» **Enunciado**
Reescreva como lista numerada, omitindo as linhas em branco, o trecho da listagem que vai da linha que contém "Visually speaking, is" até a linha que contém "3. the green sepal at (137,66)", ambas incluídas.

Linhas de um conjunto de dados de raciocínio espacial:

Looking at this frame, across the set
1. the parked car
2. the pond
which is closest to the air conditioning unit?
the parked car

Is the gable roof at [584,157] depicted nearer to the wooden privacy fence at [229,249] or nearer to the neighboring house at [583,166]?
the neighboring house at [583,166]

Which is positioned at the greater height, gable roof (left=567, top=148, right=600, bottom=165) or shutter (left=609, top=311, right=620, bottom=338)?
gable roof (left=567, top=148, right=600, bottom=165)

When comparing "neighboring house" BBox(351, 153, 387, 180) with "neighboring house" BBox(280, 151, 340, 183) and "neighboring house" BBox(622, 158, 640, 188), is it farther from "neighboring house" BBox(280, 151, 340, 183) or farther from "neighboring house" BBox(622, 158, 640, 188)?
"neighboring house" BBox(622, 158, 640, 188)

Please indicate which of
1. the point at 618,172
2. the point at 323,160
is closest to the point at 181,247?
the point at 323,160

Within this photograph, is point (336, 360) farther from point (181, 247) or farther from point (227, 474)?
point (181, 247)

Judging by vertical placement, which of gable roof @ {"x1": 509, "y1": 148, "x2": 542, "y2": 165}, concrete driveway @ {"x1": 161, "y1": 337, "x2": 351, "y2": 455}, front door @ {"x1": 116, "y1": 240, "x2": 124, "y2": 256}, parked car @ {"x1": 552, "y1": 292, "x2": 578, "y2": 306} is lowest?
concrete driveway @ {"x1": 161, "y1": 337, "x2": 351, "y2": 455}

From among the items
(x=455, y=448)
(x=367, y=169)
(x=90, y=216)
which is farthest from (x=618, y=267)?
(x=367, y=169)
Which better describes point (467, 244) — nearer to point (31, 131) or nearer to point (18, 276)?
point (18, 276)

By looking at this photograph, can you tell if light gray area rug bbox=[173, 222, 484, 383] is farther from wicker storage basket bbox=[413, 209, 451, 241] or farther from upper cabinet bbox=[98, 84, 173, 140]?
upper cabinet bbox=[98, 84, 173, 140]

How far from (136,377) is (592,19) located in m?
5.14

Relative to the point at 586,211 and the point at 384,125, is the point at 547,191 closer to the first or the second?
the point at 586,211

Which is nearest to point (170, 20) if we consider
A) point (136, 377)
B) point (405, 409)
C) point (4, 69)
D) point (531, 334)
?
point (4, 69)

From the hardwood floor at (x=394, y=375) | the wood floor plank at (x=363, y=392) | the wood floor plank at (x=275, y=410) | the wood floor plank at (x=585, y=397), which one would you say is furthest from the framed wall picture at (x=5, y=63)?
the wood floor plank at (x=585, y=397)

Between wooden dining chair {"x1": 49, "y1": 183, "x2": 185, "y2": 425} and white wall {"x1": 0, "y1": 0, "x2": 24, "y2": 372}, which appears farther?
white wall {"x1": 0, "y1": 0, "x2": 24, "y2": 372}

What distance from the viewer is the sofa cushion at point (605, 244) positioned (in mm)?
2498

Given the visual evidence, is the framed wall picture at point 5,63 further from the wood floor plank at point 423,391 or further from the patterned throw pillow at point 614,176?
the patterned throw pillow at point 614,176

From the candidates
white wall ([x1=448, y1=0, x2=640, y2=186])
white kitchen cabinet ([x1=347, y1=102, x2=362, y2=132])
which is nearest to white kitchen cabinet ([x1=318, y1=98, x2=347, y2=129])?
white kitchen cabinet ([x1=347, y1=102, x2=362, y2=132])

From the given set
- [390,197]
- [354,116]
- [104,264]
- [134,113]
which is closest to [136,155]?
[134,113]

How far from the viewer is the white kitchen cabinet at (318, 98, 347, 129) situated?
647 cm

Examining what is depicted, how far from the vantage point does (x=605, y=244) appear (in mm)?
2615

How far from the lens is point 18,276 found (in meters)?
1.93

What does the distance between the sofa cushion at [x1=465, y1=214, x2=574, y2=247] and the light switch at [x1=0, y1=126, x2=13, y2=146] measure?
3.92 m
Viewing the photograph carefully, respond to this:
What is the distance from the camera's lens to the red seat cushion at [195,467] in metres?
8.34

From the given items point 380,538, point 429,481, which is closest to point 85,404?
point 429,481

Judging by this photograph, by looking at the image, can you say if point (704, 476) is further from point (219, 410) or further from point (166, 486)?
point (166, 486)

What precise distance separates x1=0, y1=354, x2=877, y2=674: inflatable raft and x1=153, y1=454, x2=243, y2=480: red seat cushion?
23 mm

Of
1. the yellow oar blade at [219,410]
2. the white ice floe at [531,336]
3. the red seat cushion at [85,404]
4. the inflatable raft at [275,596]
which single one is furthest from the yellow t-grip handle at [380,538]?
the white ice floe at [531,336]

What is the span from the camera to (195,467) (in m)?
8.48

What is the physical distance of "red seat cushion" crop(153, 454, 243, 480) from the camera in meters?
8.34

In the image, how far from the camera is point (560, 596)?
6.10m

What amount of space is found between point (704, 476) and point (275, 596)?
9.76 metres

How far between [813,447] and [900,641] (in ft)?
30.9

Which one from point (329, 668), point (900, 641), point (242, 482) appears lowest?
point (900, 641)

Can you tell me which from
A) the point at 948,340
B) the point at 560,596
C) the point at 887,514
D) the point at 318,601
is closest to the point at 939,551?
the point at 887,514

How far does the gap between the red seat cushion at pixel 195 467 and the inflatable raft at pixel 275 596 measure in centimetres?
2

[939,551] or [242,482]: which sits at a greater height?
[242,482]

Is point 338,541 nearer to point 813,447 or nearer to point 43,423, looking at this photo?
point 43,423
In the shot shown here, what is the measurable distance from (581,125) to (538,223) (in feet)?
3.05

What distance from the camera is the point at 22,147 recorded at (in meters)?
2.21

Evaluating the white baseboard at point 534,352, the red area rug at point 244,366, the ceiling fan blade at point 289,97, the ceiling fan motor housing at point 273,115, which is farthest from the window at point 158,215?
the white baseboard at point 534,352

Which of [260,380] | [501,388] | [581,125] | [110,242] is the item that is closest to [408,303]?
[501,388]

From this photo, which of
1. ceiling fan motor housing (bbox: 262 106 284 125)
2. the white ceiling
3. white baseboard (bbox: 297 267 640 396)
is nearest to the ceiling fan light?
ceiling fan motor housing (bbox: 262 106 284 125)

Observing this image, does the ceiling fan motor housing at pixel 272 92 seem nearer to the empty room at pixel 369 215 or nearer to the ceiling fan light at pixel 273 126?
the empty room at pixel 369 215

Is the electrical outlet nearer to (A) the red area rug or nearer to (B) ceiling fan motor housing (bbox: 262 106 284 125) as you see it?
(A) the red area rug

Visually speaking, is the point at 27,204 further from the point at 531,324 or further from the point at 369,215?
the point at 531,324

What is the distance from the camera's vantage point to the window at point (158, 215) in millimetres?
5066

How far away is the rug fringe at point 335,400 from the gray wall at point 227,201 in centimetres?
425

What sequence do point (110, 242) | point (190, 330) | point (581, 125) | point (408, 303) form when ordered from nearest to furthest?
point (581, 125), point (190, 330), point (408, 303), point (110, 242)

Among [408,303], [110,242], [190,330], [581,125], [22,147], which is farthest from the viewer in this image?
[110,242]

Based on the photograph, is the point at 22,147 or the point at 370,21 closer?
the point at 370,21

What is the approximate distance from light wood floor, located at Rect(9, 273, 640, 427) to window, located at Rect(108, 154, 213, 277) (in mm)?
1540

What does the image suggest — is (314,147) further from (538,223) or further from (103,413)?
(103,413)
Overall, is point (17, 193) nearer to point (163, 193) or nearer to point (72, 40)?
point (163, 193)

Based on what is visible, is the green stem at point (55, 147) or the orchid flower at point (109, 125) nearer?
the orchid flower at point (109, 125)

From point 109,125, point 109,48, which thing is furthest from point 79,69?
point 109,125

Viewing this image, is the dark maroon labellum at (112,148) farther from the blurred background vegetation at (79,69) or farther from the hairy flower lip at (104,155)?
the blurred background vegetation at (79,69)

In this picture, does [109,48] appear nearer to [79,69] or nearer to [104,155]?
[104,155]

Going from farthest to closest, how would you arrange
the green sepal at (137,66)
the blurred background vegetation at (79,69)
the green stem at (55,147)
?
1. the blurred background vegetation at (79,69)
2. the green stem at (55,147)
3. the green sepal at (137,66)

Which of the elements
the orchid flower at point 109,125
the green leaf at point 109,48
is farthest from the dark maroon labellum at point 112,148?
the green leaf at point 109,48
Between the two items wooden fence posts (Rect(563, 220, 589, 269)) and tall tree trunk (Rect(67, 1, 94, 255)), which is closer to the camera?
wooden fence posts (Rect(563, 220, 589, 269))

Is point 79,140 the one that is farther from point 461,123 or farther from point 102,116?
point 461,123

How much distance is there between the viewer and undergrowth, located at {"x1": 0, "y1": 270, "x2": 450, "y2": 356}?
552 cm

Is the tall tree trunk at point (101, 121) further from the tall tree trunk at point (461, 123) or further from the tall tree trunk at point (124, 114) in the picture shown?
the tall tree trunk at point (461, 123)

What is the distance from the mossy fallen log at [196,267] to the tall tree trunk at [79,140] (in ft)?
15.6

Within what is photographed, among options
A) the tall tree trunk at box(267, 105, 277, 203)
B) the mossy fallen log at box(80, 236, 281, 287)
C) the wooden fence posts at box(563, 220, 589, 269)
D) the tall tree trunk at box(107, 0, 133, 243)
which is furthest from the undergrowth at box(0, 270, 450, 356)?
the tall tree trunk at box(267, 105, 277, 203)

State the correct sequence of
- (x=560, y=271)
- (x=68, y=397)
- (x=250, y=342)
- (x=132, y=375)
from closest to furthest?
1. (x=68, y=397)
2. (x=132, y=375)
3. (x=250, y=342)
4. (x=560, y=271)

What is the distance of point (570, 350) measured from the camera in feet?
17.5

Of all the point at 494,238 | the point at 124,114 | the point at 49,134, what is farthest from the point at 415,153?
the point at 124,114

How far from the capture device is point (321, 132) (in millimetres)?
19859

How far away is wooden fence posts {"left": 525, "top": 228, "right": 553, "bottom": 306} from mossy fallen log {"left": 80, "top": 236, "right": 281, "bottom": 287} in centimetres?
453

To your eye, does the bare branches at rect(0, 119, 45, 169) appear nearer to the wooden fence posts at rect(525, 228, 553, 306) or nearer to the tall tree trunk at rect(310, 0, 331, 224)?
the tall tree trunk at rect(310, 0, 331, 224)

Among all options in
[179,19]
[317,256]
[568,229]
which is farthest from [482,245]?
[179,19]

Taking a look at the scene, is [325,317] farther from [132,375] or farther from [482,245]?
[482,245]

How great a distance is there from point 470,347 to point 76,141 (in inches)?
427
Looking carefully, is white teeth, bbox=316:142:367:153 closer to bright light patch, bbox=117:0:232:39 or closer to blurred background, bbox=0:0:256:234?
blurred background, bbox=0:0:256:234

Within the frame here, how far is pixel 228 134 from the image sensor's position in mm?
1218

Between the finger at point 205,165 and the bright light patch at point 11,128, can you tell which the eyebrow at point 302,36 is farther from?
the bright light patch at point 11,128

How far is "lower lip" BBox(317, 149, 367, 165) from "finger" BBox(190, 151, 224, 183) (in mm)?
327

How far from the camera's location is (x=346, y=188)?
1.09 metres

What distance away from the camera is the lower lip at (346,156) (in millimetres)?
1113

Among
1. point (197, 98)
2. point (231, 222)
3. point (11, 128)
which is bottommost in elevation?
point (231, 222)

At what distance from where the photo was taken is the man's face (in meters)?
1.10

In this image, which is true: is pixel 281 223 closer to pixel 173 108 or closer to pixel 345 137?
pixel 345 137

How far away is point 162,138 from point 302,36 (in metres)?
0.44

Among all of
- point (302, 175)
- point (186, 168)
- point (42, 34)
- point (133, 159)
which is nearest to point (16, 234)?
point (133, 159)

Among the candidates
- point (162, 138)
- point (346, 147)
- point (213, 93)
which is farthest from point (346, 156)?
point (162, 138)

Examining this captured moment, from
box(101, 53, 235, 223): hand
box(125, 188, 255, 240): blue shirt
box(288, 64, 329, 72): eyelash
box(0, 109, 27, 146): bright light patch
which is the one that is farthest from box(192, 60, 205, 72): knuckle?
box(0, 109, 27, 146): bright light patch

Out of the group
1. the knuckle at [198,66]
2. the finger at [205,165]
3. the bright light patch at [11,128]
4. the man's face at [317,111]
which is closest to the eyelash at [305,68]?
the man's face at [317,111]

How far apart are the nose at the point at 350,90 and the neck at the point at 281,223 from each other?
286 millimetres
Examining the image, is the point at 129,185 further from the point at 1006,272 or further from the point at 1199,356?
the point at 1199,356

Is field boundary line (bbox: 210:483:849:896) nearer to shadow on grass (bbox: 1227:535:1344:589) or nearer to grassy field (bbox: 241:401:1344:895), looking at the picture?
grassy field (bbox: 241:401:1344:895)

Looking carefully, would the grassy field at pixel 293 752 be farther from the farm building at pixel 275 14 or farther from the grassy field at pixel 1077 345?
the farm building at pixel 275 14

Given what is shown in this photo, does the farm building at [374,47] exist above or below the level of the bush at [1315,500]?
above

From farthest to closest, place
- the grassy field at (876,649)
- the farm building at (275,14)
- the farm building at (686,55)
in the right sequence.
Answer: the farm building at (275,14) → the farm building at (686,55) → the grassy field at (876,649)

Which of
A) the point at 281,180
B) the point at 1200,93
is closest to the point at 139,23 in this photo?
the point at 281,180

» **Resolução do exercício**
1. Visually speaking, is the point at 27,204 further from the point at 531,324 or further from the point at 369,215?
2. the point at 531,324
3. What is the distance from the camera's vantage point to the window at point (158, 215) in millimetres?
4. 5066
5. How far away is the rug fringe at point 335,400 from the gray wall at point 227,201 in centimetres?
6. 425
7. What sequence do point (110, 242) | point (190, 330) | point (581, 125) | point (408, 303) form when ordered from nearest to furthest?
8. point (581, 125), point (190, 330), point (408, 303), point (110, 242)
9. Among [408,303], [110,242], [190,330], [581,125], [22,147], which is farthest from the viewer in this image?
10. [110,242]
11. Based on the photograph, is the point at 22,147 or the point at 370,21 closer?
12. the point at 370,21
13. What is the approximate distance from light wood floor, located at Rect(9, 273, 640, 427) to window, located at Rect(108, 154, 213, 277) (in mm)?
14. 1540
15. What does the image suggest — is (314,147) further from (538,223) or further from (103,413)?
16. (103,413)
17. Overall, is point (17, 193) nearer to point (163, 193) or nearer to point (72, 40)?
18. point (163, 193)
19. Based on what is visible, is the green stem at point (55, 147) or the orchid flower at point (109, 125) nearer?
20. the orchid flower at point (109, 125)
21. From point 109,125, point 109,48, which thing is furthest from point 79,69?
22. point 109,125
23. Viewing this image, is the dark maroon labellum at (112,148) farther from the blurred background vegetation at (79,69) or farther from the hairy flower lip at (104,155)?
24. the blurred background vegetation at (79,69)
25. In this picture, does [109,48] appear nearer to [79,69] or nearer to [104,155]?
26. [104,155]
27. Going from farthest to closest, how would you arrange
28. the green sepal at (137,66)
29. the blurred background vegetation at (79,69)
30. the green stem at (55,147)
31. ?
32. 1. the blurred background vegetation at (79,69)
33. 2. the green stem at (55,147)
34. 3. the green sepal at (137,66)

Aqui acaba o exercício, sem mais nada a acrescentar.